═══ Texte source
Imprimerie du Quai de Brazza du journal Sud Ouest à Bordeaux

Comme chaque matin, ils sont nombreux à acheter au kiosque leur quotidien. D’autres préfèrent le faire livrer à domicile et le lire tout en petit-déjeunant.

 

Lecteur assidu de la presse, Jean, comme de nombreuses personnes, ne s’est pas véritablement posé de questions quant à la fabrication des journaux qu’il lit.

 

Un dispositif bien rodé

Son Sud Ouest est arrivé vers 6 heures au kiosque. Il a quitté l’imprimerie du quai de Brazza[1] au milieu de la nuit. C’est le fruit d’un cycle bien rodé. Il a débuté la veille par le travail des 295 journalistes de la rédaction, installés dans des locaux spacieux quai de Queyries[2]. Ils rédigent les articles qui vont constituer les pages des 22 éditions. Dans la soirée, les serveurs informatiques de la rédaction les transmettent à ceux de l’imprimerie. Commence alors un ballet bien réglé : réalisation des plaques qui reproduisent les pages ; elles sont ensuite mises en place sur les rouleaux des rotatives qui démarrent, d’abord lentement pour permettre la finalisation des réglages afin d’obtenir des couleurs bien superposées. Puis, les rotatives tournent à pleine vitesse, dans un bruit assourdissant. L’impression des 320 000 exemplaires est lancée. À leur sortie, un tri automatique est opéré en fonction des éditions et des destinations, les journaux sont empaquetés et expédiés par 36 camions vers les 4 300 points de vente de huit départements du grand Sud-Ouest.
══════
═══ Documents fournis
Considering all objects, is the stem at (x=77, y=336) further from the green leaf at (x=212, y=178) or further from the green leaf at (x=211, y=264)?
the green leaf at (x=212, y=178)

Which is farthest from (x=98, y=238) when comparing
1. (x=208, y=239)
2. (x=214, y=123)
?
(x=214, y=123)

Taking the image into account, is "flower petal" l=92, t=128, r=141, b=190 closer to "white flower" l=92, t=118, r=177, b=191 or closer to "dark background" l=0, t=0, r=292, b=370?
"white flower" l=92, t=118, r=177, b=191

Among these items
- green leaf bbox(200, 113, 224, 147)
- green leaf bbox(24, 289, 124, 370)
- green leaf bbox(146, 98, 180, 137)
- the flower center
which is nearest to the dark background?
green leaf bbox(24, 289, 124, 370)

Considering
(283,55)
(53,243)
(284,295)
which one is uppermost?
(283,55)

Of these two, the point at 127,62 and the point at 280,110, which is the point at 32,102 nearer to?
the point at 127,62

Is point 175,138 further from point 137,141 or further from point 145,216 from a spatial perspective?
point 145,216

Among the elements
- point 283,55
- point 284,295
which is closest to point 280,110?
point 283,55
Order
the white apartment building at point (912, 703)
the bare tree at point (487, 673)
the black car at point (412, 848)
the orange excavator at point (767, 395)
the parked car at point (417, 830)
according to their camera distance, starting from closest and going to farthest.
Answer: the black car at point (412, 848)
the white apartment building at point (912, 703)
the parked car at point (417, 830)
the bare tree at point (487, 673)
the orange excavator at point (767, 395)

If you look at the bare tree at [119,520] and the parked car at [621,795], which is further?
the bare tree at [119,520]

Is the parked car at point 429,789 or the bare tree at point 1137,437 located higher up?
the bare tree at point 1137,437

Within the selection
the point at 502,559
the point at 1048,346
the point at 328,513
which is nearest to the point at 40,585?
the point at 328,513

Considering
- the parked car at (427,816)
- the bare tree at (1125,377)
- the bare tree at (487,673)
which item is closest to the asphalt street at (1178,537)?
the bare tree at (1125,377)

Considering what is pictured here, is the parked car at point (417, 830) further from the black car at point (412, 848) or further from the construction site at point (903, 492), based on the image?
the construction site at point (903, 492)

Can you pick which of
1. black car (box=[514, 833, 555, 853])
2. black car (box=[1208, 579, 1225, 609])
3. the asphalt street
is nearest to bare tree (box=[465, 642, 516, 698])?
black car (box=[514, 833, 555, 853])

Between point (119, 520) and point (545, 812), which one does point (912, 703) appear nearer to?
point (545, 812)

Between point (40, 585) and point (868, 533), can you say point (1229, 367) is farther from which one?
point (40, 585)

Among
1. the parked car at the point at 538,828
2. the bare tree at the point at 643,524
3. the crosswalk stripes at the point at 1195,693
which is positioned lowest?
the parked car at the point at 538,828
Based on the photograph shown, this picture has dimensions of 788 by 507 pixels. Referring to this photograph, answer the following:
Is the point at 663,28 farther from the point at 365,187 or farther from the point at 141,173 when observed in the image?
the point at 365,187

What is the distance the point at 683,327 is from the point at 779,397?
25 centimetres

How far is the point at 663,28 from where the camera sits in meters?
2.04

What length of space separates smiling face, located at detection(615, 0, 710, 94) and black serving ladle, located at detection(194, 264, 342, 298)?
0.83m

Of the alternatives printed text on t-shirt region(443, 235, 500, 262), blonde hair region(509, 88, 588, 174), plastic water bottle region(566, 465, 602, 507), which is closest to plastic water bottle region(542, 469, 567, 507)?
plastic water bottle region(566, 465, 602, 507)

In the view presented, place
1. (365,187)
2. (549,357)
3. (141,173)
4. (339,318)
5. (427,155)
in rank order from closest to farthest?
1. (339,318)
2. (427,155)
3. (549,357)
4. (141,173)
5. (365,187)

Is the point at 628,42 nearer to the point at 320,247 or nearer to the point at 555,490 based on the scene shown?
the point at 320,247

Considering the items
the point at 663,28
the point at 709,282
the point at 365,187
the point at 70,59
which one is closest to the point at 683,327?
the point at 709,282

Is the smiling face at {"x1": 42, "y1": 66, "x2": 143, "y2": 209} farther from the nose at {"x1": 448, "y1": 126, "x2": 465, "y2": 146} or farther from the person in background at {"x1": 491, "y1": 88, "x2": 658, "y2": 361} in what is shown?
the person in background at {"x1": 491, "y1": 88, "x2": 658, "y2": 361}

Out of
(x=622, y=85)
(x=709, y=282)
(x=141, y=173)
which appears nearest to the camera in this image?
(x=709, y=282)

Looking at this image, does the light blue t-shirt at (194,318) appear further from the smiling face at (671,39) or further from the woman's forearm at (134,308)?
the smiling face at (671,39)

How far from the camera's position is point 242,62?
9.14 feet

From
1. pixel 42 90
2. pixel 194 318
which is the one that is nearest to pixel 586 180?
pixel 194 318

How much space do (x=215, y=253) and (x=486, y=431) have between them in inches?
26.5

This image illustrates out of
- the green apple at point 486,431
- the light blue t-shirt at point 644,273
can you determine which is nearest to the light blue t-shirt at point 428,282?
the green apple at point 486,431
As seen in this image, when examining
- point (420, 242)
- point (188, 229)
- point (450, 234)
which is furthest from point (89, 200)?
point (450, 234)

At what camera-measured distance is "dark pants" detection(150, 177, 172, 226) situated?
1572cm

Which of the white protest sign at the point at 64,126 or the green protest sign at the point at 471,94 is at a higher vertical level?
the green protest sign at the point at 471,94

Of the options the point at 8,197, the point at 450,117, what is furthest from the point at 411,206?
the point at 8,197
══════
**Consigne:**
Dites si chacune des affirmations suivantes concorde avec le texte sur l'imprimerie du Sud Ouest, en répondant par oui ou par non et en citant les mots exacts du texte qui tranchent.
1. Le Sud Ouest de Jean arrive au kiosque vers 6 heures.
2. La rédaction compte 320 journalistes.
3. Les journaux sont expédiés par 36 camions.

**Corrigé:**
1. Oui : « Son Sud Ouest est arrivé vers 6 heures au kiosque. »
2. Non : « le travail des 295 journalistes de la rédaction »
3. Oui : « expédiés par 36 camions vers les 4 300 points de vente »